→ Given problem
Copy out, word for word, the lines that begin with the line containing "Is the textured green leaf with" and continue through the last of the lines below.

[Begin]

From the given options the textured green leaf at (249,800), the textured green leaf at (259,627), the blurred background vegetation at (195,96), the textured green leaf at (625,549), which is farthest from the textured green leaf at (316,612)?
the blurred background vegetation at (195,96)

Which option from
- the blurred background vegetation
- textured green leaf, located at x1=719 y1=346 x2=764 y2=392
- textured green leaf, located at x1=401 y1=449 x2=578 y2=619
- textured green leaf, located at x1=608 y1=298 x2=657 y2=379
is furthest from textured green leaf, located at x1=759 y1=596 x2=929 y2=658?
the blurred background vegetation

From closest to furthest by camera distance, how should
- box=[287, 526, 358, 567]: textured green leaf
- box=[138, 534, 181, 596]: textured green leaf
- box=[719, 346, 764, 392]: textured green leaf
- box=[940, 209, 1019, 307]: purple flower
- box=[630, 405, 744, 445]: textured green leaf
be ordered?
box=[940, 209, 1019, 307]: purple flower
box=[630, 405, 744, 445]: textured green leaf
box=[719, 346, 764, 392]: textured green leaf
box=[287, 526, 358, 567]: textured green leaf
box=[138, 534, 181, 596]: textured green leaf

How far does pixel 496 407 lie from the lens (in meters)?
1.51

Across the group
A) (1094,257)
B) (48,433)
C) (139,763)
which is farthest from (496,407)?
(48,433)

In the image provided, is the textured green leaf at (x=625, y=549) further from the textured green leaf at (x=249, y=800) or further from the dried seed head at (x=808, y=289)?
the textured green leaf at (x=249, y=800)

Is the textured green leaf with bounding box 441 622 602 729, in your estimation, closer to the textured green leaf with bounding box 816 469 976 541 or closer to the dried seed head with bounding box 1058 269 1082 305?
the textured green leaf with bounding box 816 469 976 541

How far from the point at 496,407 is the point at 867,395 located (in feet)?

[End]

→ Answer to this task
Is the textured green leaf with bounding box 441 622 602 729, in your estimation, closer to the textured green leaf with bounding box 816 469 976 541 or closer to the dried seed head with bounding box 1058 269 1082 305?
the textured green leaf with bounding box 816 469 976 541

How far from the point at 496,407 is the point at 867,395 located (in feet)?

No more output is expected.